Another World est à la fois un jeu fascinant et terriblement frustrant, novateur et bourré d'archaïsmes. Bref, un immense paradoxe difficile à évaluer manette en main. Par chance, ce qui reste en mémoire après avoir fini une partie d'Another World ce sont - en majorité - ses qualités.
Ce jeu est d'une incroyable modernité, visuelle et conceptuelle. Même s'il n'est sans doute pas le premier à le faire, il annonce clairement le futur (actuel) du jeu vidéo, cette volonté de créer une narration intense, prenante, cinématographique en somme, mais surtout très épurée, qui se vit en instantané, à la fois par la direction artistique sublime et fascinante et par les péripéties qui surviennent, en direct, et souvent par surprise, au cœur des phases de jeu. Cette modernité est toujours aussi étonnante, et elle doit énormément à cette pureté du visuel et du gameplay. Des jeux comme Limbo ou Inside (et les innombrables titres indé du même genre) doivent tout ou presque à Another World.
Là où le jeu est moins réussi, c'est au niveau de la progression à coup de die & retry qui peut se révéler très agaçante par moment. Il faut répéter plusieurs fois les mêmes séquences avant de comprendre les actions à effectuer, et surtout avant de maîtriser le timing des mouvements pour parer aux menaces qui s'enchaînent et qui sont immédiatement mortelles. Il aurait peut-être fallu avoir des checkpoints mieux gérés, ils sont parfois rapprochés, parfois trop éloignés, obligeant à refranchir des passages qui ne présentent aucun intérêt ou difficulté particuliers. On repart souvent plusieurs écrans en arrière là où un jeu récent aurait tendance à revenir au début de l'écran en cours.

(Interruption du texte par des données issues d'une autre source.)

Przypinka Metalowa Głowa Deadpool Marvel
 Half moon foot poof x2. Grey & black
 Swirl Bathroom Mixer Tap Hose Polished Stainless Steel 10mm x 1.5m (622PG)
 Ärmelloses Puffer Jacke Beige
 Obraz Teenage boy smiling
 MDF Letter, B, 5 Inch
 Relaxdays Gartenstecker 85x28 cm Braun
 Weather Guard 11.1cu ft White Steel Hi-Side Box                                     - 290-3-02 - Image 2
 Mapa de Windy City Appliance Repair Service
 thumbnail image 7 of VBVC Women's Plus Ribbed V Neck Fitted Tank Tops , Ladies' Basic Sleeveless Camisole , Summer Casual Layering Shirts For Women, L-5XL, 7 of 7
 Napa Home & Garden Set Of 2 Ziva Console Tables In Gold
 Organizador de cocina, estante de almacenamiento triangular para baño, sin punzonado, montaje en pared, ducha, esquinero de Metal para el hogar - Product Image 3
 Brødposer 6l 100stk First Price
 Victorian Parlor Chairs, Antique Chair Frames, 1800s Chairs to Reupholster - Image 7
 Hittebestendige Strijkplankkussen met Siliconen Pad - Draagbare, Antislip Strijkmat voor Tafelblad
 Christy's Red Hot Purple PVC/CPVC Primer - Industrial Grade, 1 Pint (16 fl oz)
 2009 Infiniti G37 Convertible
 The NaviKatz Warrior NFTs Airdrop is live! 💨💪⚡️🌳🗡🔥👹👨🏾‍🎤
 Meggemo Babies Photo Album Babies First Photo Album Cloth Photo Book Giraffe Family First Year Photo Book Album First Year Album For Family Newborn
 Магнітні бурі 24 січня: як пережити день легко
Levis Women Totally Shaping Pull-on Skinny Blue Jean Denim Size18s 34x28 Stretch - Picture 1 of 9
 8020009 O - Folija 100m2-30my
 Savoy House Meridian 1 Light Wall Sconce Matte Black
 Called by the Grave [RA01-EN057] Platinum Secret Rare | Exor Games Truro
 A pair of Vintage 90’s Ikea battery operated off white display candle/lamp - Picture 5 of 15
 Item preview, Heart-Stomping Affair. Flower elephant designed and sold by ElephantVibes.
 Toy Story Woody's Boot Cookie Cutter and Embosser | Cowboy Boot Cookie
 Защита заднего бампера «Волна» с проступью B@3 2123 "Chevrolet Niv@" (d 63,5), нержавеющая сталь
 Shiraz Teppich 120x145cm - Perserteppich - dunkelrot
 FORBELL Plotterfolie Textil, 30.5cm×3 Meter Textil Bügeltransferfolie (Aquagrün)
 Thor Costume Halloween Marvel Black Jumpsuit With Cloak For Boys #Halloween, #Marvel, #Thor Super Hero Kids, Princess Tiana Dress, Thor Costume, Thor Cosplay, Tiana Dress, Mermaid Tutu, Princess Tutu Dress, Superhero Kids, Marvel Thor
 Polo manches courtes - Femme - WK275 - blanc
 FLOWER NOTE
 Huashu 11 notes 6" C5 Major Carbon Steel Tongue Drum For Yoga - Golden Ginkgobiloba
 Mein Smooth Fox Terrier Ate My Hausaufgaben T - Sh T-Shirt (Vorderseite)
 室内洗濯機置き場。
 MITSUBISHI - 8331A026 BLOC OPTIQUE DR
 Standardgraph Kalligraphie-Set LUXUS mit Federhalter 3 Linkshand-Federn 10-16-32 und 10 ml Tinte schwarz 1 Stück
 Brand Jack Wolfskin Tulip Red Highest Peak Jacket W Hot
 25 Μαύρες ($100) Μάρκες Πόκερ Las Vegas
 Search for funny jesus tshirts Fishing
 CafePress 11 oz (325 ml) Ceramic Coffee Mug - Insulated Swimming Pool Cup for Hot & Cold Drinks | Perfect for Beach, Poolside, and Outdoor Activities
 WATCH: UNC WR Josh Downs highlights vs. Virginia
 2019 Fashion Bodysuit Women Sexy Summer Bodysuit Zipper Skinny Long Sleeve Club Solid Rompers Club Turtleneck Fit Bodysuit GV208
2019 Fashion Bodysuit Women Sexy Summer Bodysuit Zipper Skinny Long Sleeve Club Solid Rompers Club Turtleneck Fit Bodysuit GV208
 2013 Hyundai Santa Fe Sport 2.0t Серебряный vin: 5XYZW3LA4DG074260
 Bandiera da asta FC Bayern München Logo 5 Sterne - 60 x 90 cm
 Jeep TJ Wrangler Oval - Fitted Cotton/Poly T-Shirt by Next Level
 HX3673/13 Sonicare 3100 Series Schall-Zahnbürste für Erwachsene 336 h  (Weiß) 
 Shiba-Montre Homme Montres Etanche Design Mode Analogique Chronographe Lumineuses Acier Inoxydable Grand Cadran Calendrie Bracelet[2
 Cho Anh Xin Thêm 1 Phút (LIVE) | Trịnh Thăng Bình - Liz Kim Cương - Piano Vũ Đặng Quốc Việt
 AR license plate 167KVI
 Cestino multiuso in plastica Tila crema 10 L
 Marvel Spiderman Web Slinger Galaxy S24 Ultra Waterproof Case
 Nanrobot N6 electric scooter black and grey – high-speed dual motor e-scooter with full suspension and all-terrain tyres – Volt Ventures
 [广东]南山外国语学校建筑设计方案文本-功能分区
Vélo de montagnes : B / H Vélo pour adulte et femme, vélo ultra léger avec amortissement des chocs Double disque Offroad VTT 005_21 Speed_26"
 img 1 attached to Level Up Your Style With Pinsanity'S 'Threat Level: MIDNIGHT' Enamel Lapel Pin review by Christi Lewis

La progression peut également s'avérer confuse. Je pense notamment au passage dans les grottes qui présente plusieurs chemins, mais qui nécessite un enchaînement précis d'actions à effectuer pour pouvoir avancer (mais aussi pour créer un checkpoint), ce qui n'apparaît pas toujours évident. On comprend parfois la logique mais si on ne fait pas les choses dans le bon ordre on se retrouve bloqué. Et comme le jeu n'indique rien, on tâtonne parfois à contre courant. Et en même temps cela fait partie du charme du jeu, il ne serait peut-être pas aussi fort et évocateur s'il était mieux balisé, plus linéaire.
Another World fait partie de ces jeux que l'on a parfois envie de jeter par la fenêtre quand on y joue (je pense notamment à Shadow of the Colossus) mais qui au final, avec le recul, laissent un souvenir impérissable grâce à des idées visionnaires et à la création d'une atmosphère envoutante et mémorable.